Main circus of Kazakhstan in Almaty

Kazakh State Circus (Russian: Казахский государственный цирк, tr: Kazakhskiy gosudarstevnnyi ts'irk) is a main circus of Kazakhstan located in Almaty.

== History ==
Kazakh circus group of Soyuzgostsirk, Honored Collective of the Kazakh SSR, was created in 1970. Circus building was opened in 1972. In 1980, the circus became Honored Collective of the Kazakh SSR.

After the collapse of the Soviet Union, many artists from Soyuzgostsirk have moved to Alma-Ata, which has allowed to create a new team that has repeatedly had successful tours in China.

In 1983, artists Murat and Elizaveta Zhumagaliev received the prestigious Eduard Bass Grand Prize at the international competition in Prague. The Dosbatyrov circus artists were also winners at international circus festivals held in Verona (Italy), Belgium, Monte Carlo, and China. Artists T. Trestin and Zh. Bakenova secured first place at the European competition in Poland. In 1993, several Kazakh performers became laureates and medalists at a competition in China, including the aerial troupe “Air Flight” led by A. Kirichenko and Ph. A. Kirichenko, the dzhigits (equestrian acrobats) under the direction of K. Kunguzhinov, and the act “Rhenish Wheels” performed by V. Gashuta. In the American circus performs a group of Kazakh jigit-riders under the guidance of. K. Chalabaeva.The entertainment center "Harlequino" was opened on the territory of the circus in 2000. Riding school was founded in 2001.

== Architecture ==
The Kazakh circus building was constructed on the direct initiative of the First Secretary of the Communist Party of the Kazakh SSR Dinmukhamed Kunayev.

The circus has been working in its own new building since 1972.

== Monumental status ==
A new State List of Historical and Cultural Monuments of Local Significance in Almaty was approved on 10 November 2010, which gave the theatre its monumental status.

········

Required work >>
1. Answer these questions from the circus article:
(a) In what year was the circus building opened?
(b) What was opened on the circus territory in 2000?
(c) On what date was the new State List of Historical and Cultural Monuments of Local Significance in Almaty approved?
2. Please list every year mentioned in the circus article.
The lines after the circus article are separate material.

Recorded data >>
········

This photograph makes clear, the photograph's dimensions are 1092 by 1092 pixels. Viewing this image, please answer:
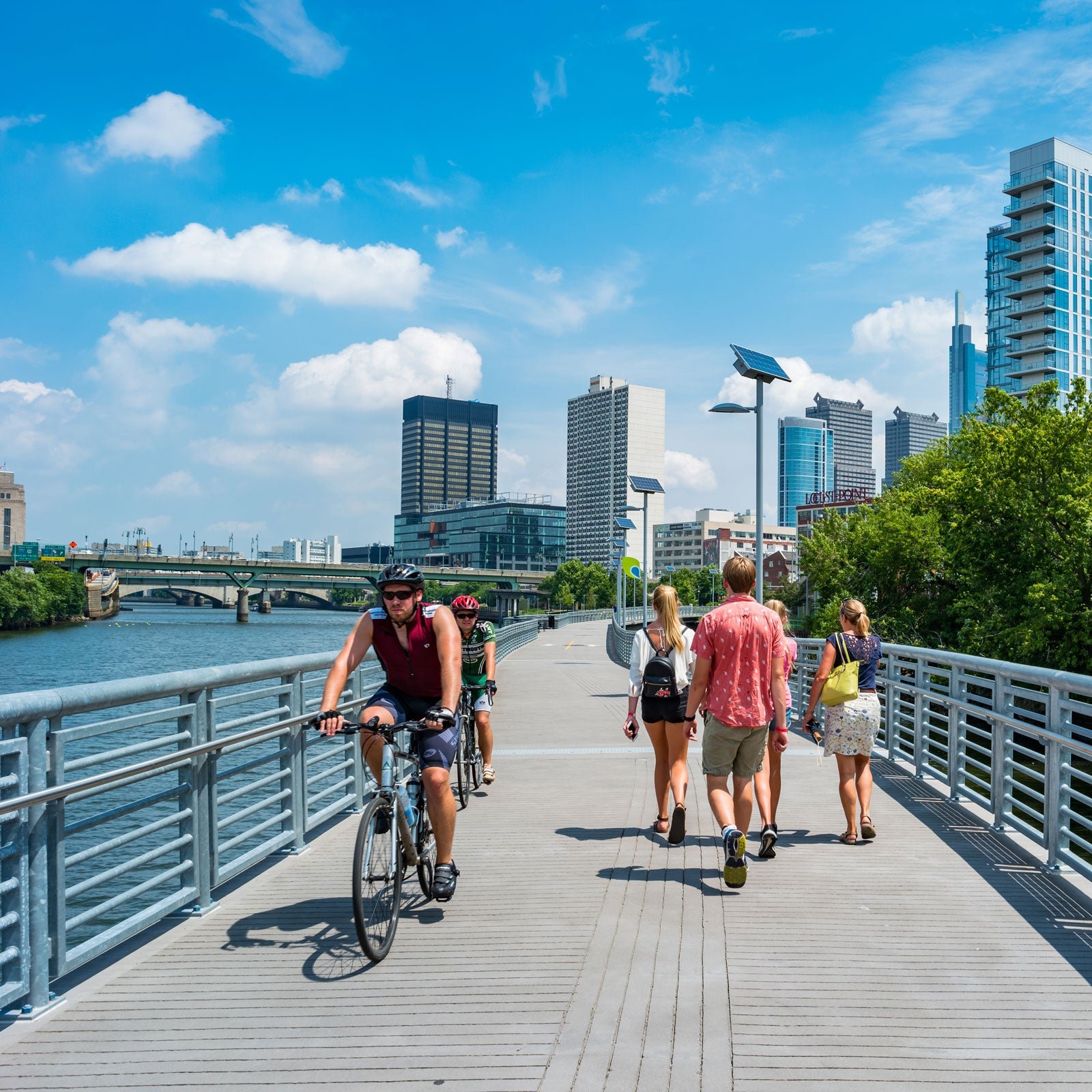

········

Responses to the tasks >>
1.
(a) 1972
(b) The entertainment center "Harlequino"
(c) 10 November 2010

2. 1970, 1972, 1980, 1983, 1993, 2000, 2001, 2010